TWENTY-FIRST CENTURY FOX, INC. | 2013 | FY | 3


NOTE 15. RELATED PARTIES

 

Director transactions

In connection with the Separation, the Company undertook a series of internal reorganization transactions to facilitate the transfers of entities and the related assets and liabilities. As part of those transactions, the Company redeemed 7,600 shares of preferred stock of Fox Television Holdings, Inc. (the “Preferred Stock”), an indirect wholly-owned subsidiary, from Mr. K.R. Murdoch, the Company's Chairman and CEO. Mr. K.R. Murdoch initially was issued the Preferred Stock in connection with the Company's first acquisition of broadcast television stations in the U.S., at a time when the Company was domiciled in Australia.  The Preferred Stock was issued to Mr. K.R. Murdoch, a U.S. citizen, to enable compliance with federal law and FCC rules regulating foreign ownership of broadcast licensees.  The structure was no longer necessary under federal law or FCC rules. The total redemption of approximately $875,000 consisted of a $760,000 repurchase at par value, plus accrued and unpaid dividends of approximately $115,000 (based on a $12 per share annual dividend). The amount paid was pursuant to the terms of the Preferred Stock and no premium was paid on the shares.

 

Freud Communications, which is controlled by Matthew Freud, Mr. K.R. Murdoch's son-in-law, provided external support to certain press and publicity activities of the Company during fiscal years 2013, 2012, and 2011.  The fees paid by the Company to Freud Communications were approximately $138,000, $195,000 and $202,000 in fiscal years ended June 30, 2013, 2012 and 2011, respectively.

 

Shine was controlled by Ms. Elisabeth Murdoch, the daughter of Mr. K.R. Murdoch through April 2011. In April 2011, the Company acquired Shine. (See Note 3 – Acquisitions, Disposals and Other Transactions for further discussion)  Prior to the acquisition, through the normal course of business, certain subsidiaries of the Company entered into various production and distribution arrangements with Shine.  Pursuant to these arrangements, the Company paid Shine an aggregate of approximately $4.1 million in the period from July 1, 2010 through the date of acquisition and approximately $11.9 million in the fiscal year ended June 30, 2010.  As of the acquisition date, transactions with Shine are eliminated in consolidation.

 

Mr.
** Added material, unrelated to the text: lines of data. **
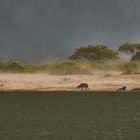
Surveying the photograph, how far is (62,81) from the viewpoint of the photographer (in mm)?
109312

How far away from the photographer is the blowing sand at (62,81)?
103 m

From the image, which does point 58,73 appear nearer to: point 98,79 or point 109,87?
point 98,79
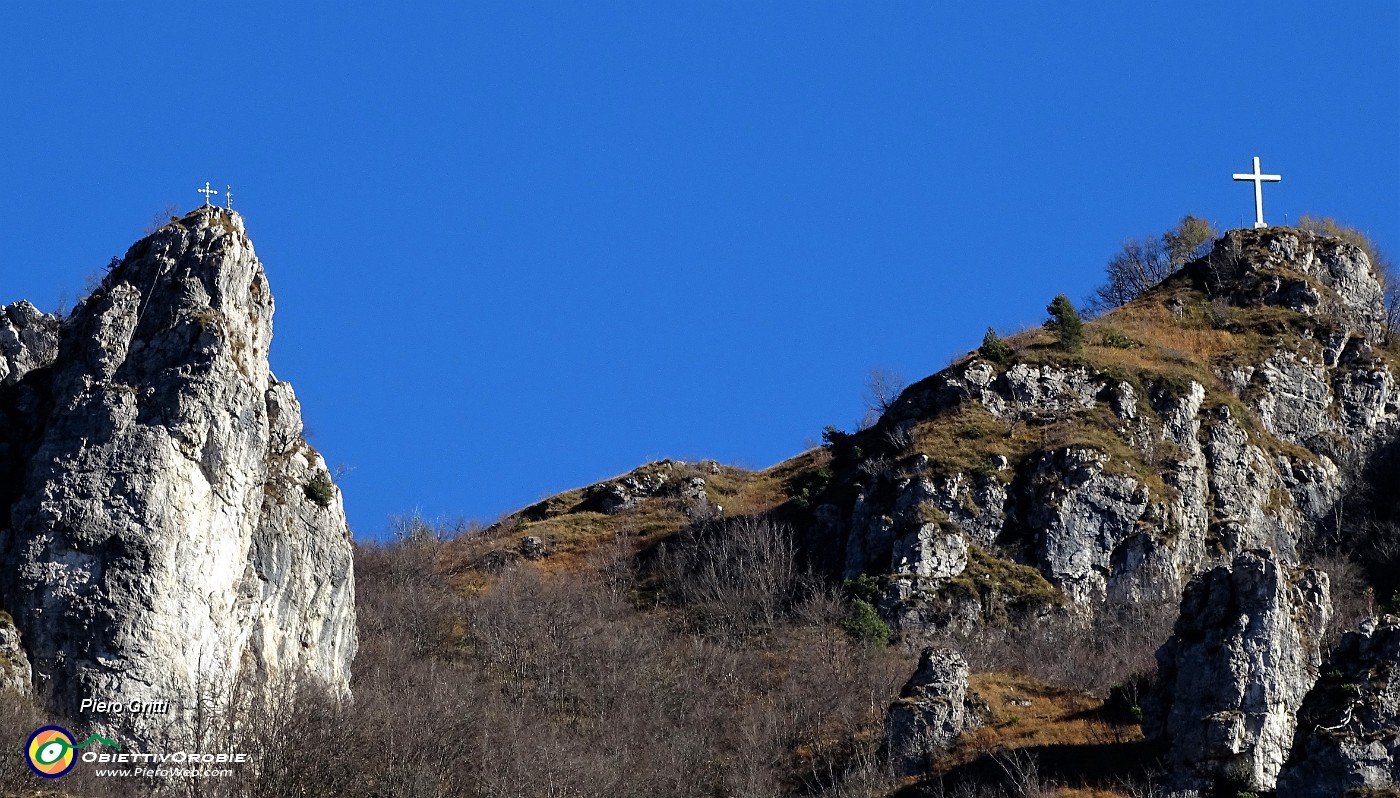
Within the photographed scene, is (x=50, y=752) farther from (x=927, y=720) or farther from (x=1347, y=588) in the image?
(x=1347, y=588)

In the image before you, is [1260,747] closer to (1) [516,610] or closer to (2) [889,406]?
(1) [516,610]

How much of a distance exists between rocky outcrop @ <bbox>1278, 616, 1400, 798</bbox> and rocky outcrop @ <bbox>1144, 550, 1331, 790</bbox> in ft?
13.9

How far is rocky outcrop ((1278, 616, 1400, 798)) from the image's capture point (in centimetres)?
4166

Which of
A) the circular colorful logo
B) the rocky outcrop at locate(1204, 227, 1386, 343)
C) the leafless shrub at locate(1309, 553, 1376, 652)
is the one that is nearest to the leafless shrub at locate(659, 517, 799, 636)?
the leafless shrub at locate(1309, 553, 1376, 652)

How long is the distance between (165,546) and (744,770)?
61.2 ft

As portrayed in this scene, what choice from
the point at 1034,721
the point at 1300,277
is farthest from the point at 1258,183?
the point at 1034,721

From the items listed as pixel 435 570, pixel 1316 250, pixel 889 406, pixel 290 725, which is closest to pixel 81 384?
pixel 290 725

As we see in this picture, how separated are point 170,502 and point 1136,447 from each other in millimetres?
41204

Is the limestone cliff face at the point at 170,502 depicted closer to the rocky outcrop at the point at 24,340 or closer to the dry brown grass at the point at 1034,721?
the rocky outcrop at the point at 24,340

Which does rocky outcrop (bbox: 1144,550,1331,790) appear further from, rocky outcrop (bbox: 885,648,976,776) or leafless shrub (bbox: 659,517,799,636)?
leafless shrub (bbox: 659,517,799,636)

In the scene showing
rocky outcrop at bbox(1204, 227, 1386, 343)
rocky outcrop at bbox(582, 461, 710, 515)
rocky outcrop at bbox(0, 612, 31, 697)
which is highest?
rocky outcrop at bbox(1204, 227, 1386, 343)

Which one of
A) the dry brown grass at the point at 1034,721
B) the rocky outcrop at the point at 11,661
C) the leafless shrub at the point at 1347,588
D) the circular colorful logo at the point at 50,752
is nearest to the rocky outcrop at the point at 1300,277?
the leafless shrub at the point at 1347,588

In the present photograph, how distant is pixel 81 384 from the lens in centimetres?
5078

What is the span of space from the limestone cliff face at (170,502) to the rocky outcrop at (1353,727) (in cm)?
2473
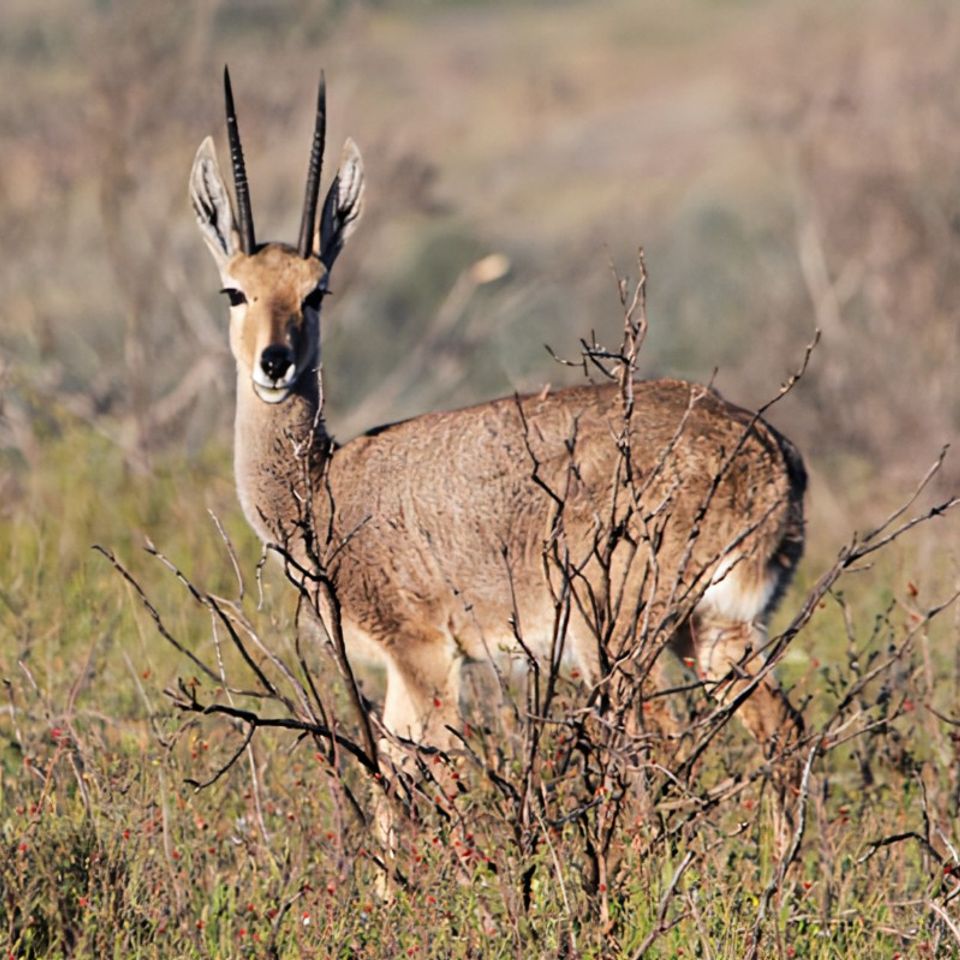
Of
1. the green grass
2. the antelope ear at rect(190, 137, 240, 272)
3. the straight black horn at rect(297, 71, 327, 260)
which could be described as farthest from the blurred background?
the green grass

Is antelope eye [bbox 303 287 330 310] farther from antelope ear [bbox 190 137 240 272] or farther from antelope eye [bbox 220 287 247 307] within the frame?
antelope ear [bbox 190 137 240 272]

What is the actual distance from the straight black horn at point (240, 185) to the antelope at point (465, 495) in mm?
12

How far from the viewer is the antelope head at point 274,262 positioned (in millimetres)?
6699

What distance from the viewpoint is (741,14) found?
217ft

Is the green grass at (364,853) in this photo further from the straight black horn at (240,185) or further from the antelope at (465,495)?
the straight black horn at (240,185)

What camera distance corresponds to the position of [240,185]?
22.3 feet

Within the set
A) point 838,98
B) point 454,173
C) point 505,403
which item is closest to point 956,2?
point 838,98

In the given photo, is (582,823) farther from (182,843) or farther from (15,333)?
(15,333)

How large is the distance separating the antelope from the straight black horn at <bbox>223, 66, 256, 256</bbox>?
12mm

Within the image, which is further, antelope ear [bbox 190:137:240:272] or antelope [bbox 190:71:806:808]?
antelope ear [bbox 190:137:240:272]

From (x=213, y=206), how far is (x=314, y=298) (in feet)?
2.01

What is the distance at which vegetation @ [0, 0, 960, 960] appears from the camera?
4.82 meters

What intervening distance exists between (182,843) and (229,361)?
770 centimetres

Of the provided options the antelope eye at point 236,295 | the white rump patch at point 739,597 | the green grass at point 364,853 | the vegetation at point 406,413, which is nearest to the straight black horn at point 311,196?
the antelope eye at point 236,295
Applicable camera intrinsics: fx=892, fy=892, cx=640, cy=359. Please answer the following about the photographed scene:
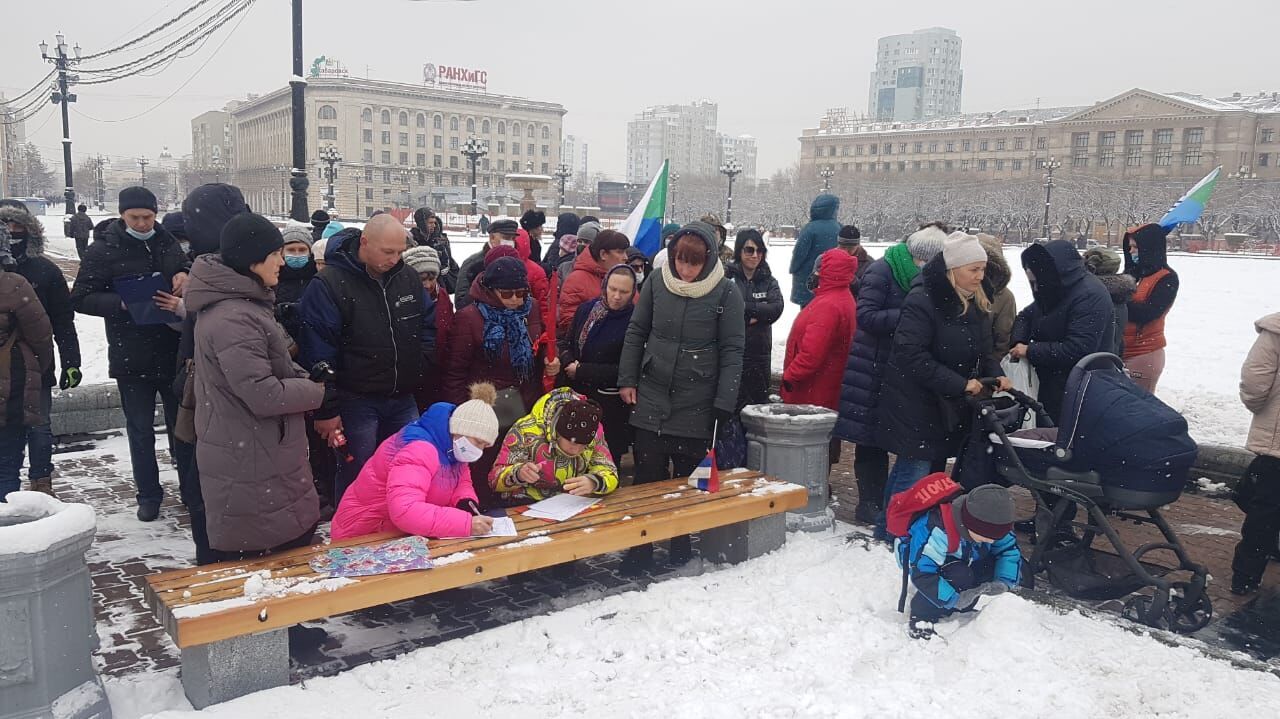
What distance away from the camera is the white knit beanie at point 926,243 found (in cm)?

Stanley Shuman, who resigned as Director Emeritus on June 28, 2013, and Mr. Kenneth Siskind, son of Mr. Arthur M. Siskind, Director Emeritus and Senior Advisor to the Chairman, are Managing Directors of Allen & Company LLC, a U.S. based investment bank, which provided investment advisory services to the Company.  Total fees paid to Allen & Company LLC were $3 million, nil and $13.6 million in fiscal 2013, 2012 and 2011, respectively.

 

Other related entities

 

In the ordinary course of business, the Company enters into transactions with related parties, such as equity affiliates, to purchase and/or sell advertising, the sale of programming, administrative services and supplying digital technology and services for digital pay television platforms. The following table sets forth the net revenue from related parties included in the consolidated statements of operations:

  For the years ended June 30,
  2013 2012 2011
   (in millions)
          
Related party revenue, net of expense $ 398 $ 317 $ 362

The following table sets forth the amount of accounts receivable due from and payable to related parties outstanding on the consolidated balance sheets:

  As of June 30,
  2013 2012
   (in millions)
       
Accounts receivable from related parties $ 254 $ 245
Accounts payable to related parties(a)   456   159

Rotana

 

The Company currently has an approximate 19% interest in Rotana Holding FZ-LLC (“Rotana”), which operates a diversified film, television, audio, advertising and entertainment business across the Middle East and North Africa. A significant stockholder of the Company, who owns approximately 7% of the Company's Class B Common Stock, owns a controlling interest in Rotana.  The Company also has an option to sell its interest in Rotana in fiscal year 2015 at the higher of the price per share based on a bona-fide sale offer or the original subscription price.